The excitement was his undoing; it broke his concentration. The cultist jerked his head aside and broke away from Arvin’s gaze then began blinking rapidly. He heaved himself into a sitting position, fingers straining between the coils of rope as he reached for Arvin, who jumped back just in time. Then the cultist’s eyes rolled back in his head.
“Talona take me!” he cried. “Enfold me in your sweet embrace. Consume my flesh, my breath, my very soul!”

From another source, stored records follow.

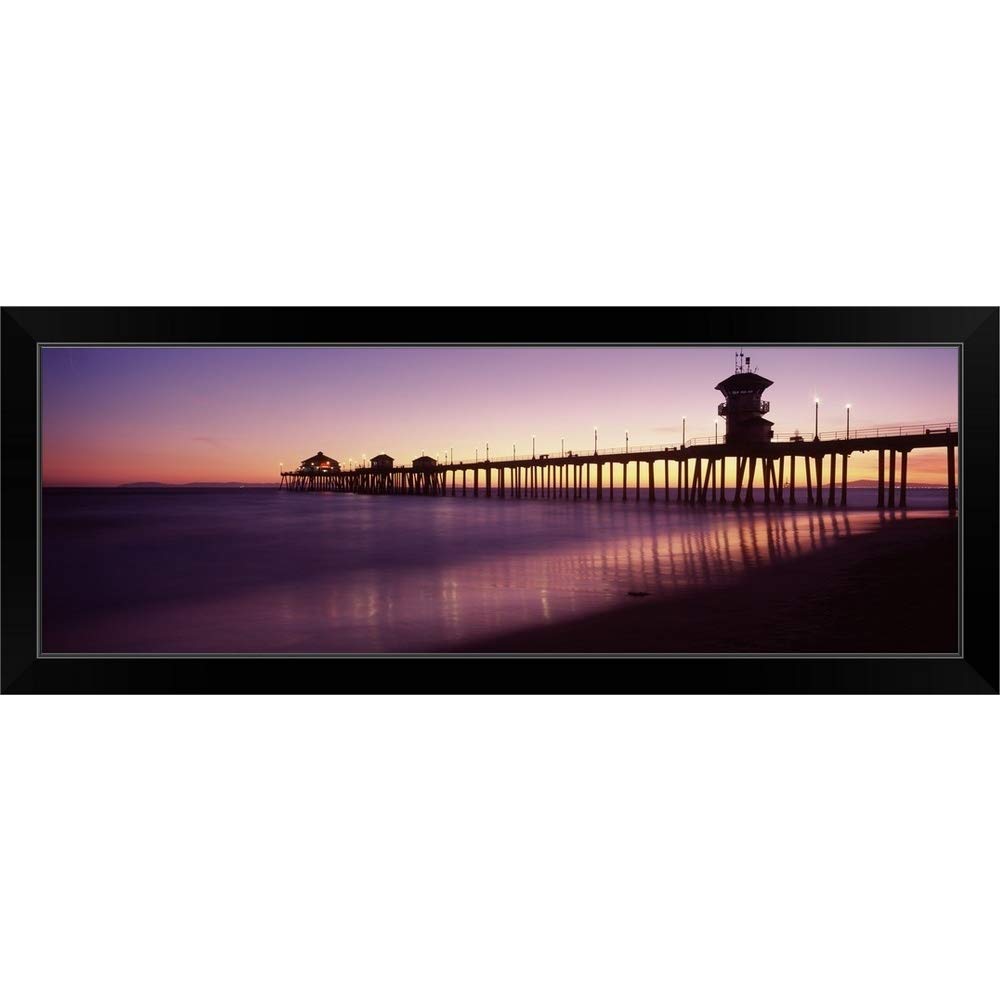 Huntington Beach Pier Black Framed Coastal Art Print - Ocean View Wall Decor for Beach House, Living Room & Office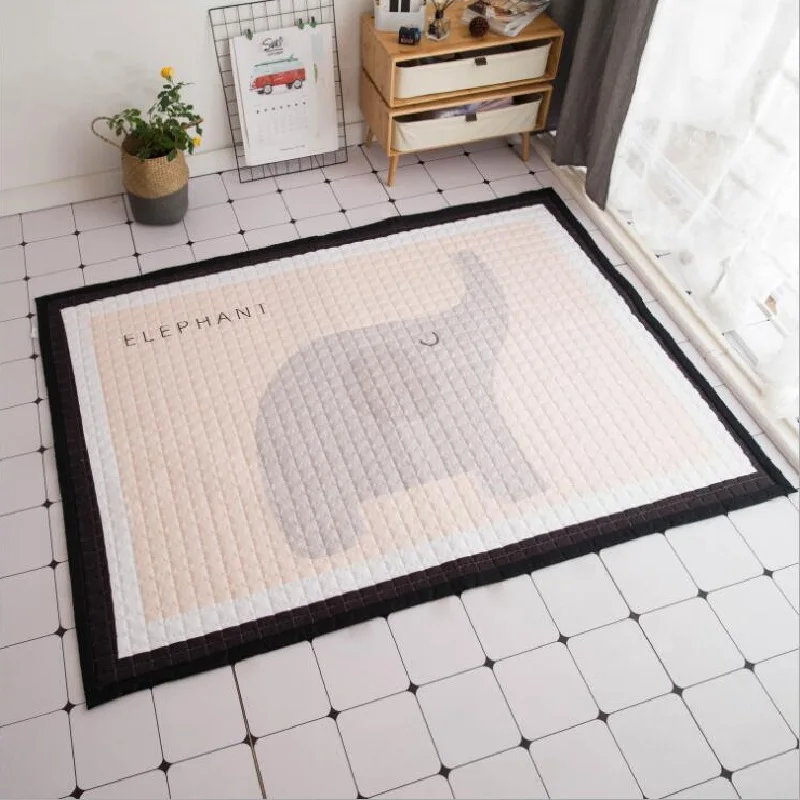 Tapetes de Jogo do Bebê Decoração para Casa Animais Veados Elefante Raposa Urso Girafa Anti-skid Cobertor Crianças Tapete Estilo Nórdico Quarto Foto Adereços 4 tapetes de jogo do bebê cobertor crianças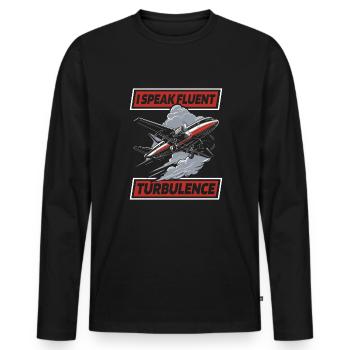 Flight Attendant Stewardess - Men's Premium Organic Long Sleeve Shirt - black - Front - Nico (187cm)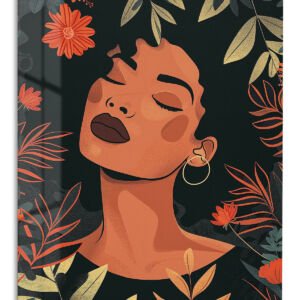Tropical Floral Portrait metal wall art print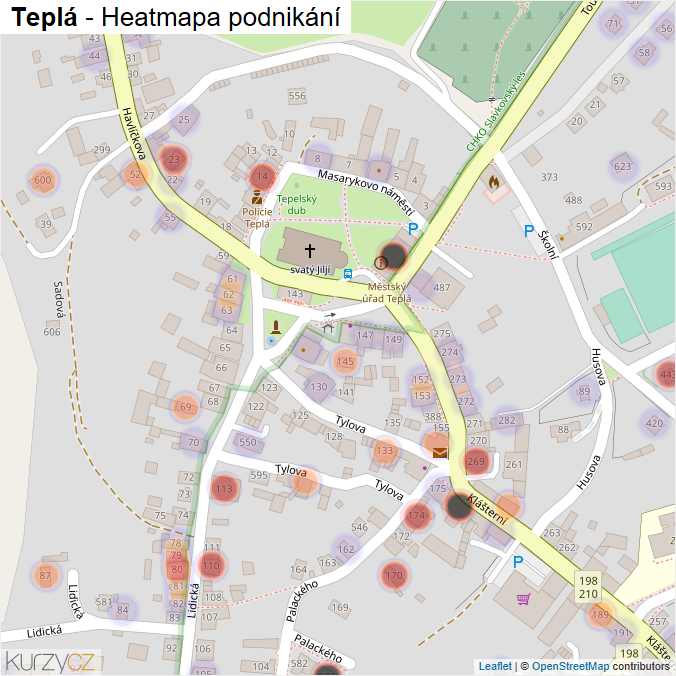 Mapa Teplá - Firmy v části obce.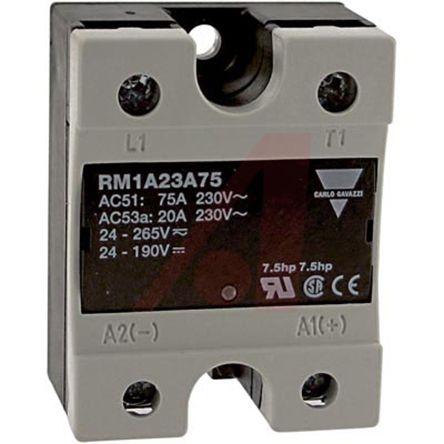 Carlo Gavazzi Solid State Relay, 75 A Load, Panel Mount, 265 V ac Load, 48 V dc, 280 V ac Control, RM1A23A75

Though Arvin was certain the cultist was not crying, three amber tears suddenly trickled down the man’s pockmarked cheek. With each wheezing exhalation, the cultist’s lungs pumped out a terrible smell, worse than that of a charnel house stacked with decaying corpses. Arvin staggered back, afraid to breathe but unable to run. He stared in terrified fascination as the sores on the cultist’s body suddenly burst open and began to weep. Violent trembling shook the cultist and his robe was suddenly drenched in sweat. Even from two paces away, Arvin could feel the heat radiating off the man’s body. With horrid certainty, he realized what the cultist had just done-called down a magical contagion upon himself. Had Arvin been crouched just a little closer, and had the man succeeded in touching him, it would have been Arvin lying on the floor, dying.
The cultist’s body was swelling like a corpse left in the sun. In another moment his stomach would expand past the breaking point; already Arvin could hear the creak of flesh preparing to rupture…
And he was just standing there, staring.
Arvin flung open the warehouse door. As he sl
ammed it behind him, he heard a sound like wet cloth tearing and the splatter of something against the inside of the door. He breathed a sigh of relief at yet another narrow escape, and touched the bead at his throat.
“Nine lives,” he whispered.
He stood for a moment with his back against the door, staring at the people in the street. If the cultist’s boasting was true, their days were numbered. Did Arvin really care if they died of plague? He had hundreds of acquaintances in this city but no friends, now that Naulg was gone. He had no family, either, aside from the uncle who had consigned him to the orphanage.
The sensible thing to do was report what he’d just found out to Zelia and see if she would remove the “seed” from his mind. Whether she did or didn’t, he’d clear out of the city as quickly as possible, since staying only meant dying.
If Zelia had been bluffing, Arvin would be safe-assuming that the plague the Pox were about to unleash stayed confined within Hlondeth’s walls. Even if it didn’t, clerics would stop the spread of the disease eventually-they always had, each time plague swept the Vilhon Reach. Maybe they’d lose Hlondeth before they were able to halt the plague entirely, but that wasn’t Arvin’s problem.
Then he spotted Kolim, sitting on the curb across the street. The boy had his string looped back and forth between his outstretched fingers in the complicated pattern Arvin had taught him. He was trying-without much success and with a frown of intense concentration on his face-to free the bead “fly” from its “web.”
Arvin sighed. He couldn’t just walk away and let Kolim die.
Nor could he walk away from something that might produce orphans for generations to come. He thought of his mother, of the trip that had taken her to the area around Mussum. That city had been abandoned nine hundred years ago, but the plague that had been its ruin lingered in the lands around it still.
If Mussum’s plague had been prevented, Arvin’s mother might never have died. Had there been one man, all those centuries ago, who had held the key to the city’s survival in his hand-only to throw it away?